Lawmaker pushes for assessment project
A local legislator has asked for a meeting with the state Department of Community and Economic Development with the aim of Washington becoming the pilot county for reassessment legislation recently signed by Gov. Tom Corbett.
The governor signed what was known as Senate Bill 66, and it is now known as Act. 2 of 2013.
In a letter sent late last month to Barry Wickes, director of legislative affairs for DCED, state Rep. Jesse White, D-Cecil, wrote, “The ongoing situation regarding the reassessment in Washington County requires our immediate attention.”
Since the state Supreme Court last month nixed the county’s appeal to avoid reassessment, the county commissioners have said they are “reluctantly” seeking proposals from reassessment vendors.
The signing of Act 2 “creates some serious logistical and legal concerns which need to be addressed in a relatively short time frame,” White wrote. “I am formally requesting a meeting to discuss a reassessment pilot program for Washington County. DCED could provide technical, operational and other assistance to ensure the guidelines in the new law are being properly implemented.”
The act, county Solicitor Mary Lyn Drewitz said, requires identifiable standards and contract provisions for reassessment firms and the development of a manual of how to do a reassessment.
Citing an anti-windfall taxing provision in state law, White wrote, “I also want to ensure we are all lockstep in our understanding that the reassessment process should not and cannot be exploited by taxing entities in a way that would result in unlawful property tax increases.”
Meanwhile, there was a flurry of activity late last week in Washington County court as the attorney for the Washington and McGuffey school districts prepared for an assessment-related contempt of court proceeding against county officials.
Susan Key, who represents the school districts, asked that county officials produce documents and answer questions under oath in advance of the June 4 hearing date.
Commission Chairman Larry Maggi referred a request for comment to the county’s legal team.
The county’s special counsel, Robert Grimm, brought a motion to protect the commissioners, Revenue Department Director Debbie Bardella, Chief Assessor Bradley Boni and his predecessor, Robert Neill.
“It’s our position that it’s overkill,” said Drewitz. “It’s not like they’re new to the party, and there is no surprise that is new to discover.”
She said Key and other attorneys from her firm have been active participants in assessment litigation for a five-year period.
“What they hope to accomplish by all of these discovery requests is puzzling,” Drewitz said, discounting Key’s attempt to “streamline” the hearing.
“I suggest the whole story needs to be told. If it takes all day to have a hearing, then it takes all day to have a hearing. We sent out requests for proposals. There is nothing more that you can do once you send out a request for proposals.”

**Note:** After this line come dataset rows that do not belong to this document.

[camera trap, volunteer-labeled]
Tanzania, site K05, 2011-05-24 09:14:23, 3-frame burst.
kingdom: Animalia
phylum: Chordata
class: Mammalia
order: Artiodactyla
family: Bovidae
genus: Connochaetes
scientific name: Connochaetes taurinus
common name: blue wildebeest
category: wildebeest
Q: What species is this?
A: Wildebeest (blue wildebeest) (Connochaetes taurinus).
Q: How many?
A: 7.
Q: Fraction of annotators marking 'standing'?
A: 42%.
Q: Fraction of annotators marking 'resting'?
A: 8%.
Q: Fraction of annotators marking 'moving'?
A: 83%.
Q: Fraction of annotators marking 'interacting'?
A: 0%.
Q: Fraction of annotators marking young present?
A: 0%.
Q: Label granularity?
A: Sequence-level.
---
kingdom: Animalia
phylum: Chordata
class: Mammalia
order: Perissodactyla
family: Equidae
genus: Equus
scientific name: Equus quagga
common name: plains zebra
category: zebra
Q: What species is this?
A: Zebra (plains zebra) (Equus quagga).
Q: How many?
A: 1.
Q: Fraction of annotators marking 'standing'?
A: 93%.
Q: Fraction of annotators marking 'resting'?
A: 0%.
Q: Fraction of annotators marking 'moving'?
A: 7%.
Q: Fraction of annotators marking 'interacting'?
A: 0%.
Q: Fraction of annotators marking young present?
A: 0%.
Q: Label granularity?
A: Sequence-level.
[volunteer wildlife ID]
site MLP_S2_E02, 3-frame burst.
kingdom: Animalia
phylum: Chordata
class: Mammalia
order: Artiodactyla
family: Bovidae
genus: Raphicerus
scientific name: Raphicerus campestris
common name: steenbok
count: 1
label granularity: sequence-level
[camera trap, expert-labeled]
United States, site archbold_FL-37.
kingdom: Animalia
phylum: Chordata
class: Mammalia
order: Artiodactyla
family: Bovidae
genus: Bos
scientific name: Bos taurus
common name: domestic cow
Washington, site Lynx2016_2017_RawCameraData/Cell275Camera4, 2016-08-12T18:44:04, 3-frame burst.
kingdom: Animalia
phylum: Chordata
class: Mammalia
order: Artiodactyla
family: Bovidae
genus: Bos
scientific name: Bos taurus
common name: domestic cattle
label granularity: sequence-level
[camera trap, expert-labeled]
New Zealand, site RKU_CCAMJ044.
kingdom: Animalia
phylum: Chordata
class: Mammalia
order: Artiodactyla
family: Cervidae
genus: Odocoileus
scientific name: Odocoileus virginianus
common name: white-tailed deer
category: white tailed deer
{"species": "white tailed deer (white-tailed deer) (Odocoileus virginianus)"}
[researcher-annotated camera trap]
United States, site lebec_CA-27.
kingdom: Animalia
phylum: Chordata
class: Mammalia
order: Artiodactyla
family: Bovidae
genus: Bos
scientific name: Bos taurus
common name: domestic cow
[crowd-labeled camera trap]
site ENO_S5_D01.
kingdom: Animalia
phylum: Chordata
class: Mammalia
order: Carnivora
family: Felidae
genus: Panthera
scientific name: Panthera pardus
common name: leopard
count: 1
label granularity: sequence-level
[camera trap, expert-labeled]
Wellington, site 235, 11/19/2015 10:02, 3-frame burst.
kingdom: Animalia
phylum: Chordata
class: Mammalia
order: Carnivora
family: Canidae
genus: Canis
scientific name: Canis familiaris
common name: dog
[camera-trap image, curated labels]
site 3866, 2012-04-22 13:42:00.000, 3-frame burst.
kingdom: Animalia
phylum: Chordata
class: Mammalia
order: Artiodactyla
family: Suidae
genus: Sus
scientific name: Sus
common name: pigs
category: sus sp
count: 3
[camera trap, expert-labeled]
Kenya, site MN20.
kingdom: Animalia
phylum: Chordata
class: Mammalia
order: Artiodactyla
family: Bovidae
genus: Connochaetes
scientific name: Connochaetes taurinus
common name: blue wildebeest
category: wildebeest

County Solicitor J. Lynn de Haven said, “Sue Key has lived this case. How can there be something she doesn’t know? It is simply to harass.”
Drewitz echoed a concern that the commissioners have often expressed about the county spending $8 million for a reassessment and then possibly learning that, because of a change in the law, “We’d have to do it all over again because it didn’t comply. There are many counties that should reassess; however, their school districts haven’t sued them.”
Key said of the county officials’ fight against a finding of contempt of court, “We are entitled to engage in discovery of information prior to a hearing. The purpose of discovery is to expedite court proceedings, encourage a fair trial and discourage surprise. Our intent was simply to prepare for the hearing and not to embarrass or annoy any person or party.
“As for the comment that we have lived this case for five years, I would point out that the current commissioners have never testified in court. The only statement on the record by (two of) the current commissioners” is an affidavit Maggi and Diana Irey signed in 2008.
Key pointed out that President Judge Debbie O’Dell Seneca ordered in June 2011 that the county hire a vendor within five weeks.
“Yet, at a press conference on March 19, 2013, Commissioner Maggi said, “Let me reiterate, we do not want to reassess. We’re doing everything within our power not to reassess.”
Greg Biernacki, an attorney in Upper St. Clair who handles propererty assessment appeals mainly in Allegheny and Washington counties, said of Act 2, “I don’t think it’s going to be the silver bullet the commissioners seem to think it will be. There’s no enforcement mechanism. It doesn’t have any teeth.
“It still doesn’t tell you how to do a reassessment,” he added. “The bill does not mandate anything. Why not do the reassessment the way you want it done? Reassessment, in and of itself, is not a bad thing. It has to be done properly. Reassessments are needed periodically. You don’t have to do a reassessment until your reassessment is bad, which they are in Washington County right now.”
Of the Washington and McGuffey school boards’ decision to go to court to force a reassessment, Biernack said, “I don’t blame the school districts for doing what they’re doing.”